** Begin **

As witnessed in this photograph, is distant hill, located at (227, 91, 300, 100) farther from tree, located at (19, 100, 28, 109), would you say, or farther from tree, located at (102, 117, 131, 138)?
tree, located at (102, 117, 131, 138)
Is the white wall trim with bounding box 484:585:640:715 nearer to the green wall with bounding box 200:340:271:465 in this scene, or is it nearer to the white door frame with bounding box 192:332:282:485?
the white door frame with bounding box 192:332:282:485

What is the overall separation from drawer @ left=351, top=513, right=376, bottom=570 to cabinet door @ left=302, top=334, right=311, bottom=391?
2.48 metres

** End **
** Begin **

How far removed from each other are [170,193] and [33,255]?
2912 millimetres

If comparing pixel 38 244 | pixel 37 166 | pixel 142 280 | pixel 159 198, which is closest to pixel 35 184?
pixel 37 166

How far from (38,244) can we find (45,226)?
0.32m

** End **

[Task description] Revise the records starting at the line that contains "Is the white" and ending at the line that contains "2.48 metres", replacing "separation" with "distance" and leaving everything else unchanged. Give only those lines.

[Answer to the exercise]
Is the white wall trim with bounding box 484:585:640:715 nearer to the green wall with bounding box 200:340:271:465 in this scene, or is it nearer to the white door frame with bounding box 192:332:282:485?
the white door frame with bounding box 192:332:282:485

What is the overall distance from drawer @ left=351, top=513, right=376, bottom=570 to cabinet door @ left=302, top=334, right=311, bottom=391?
2.48 metres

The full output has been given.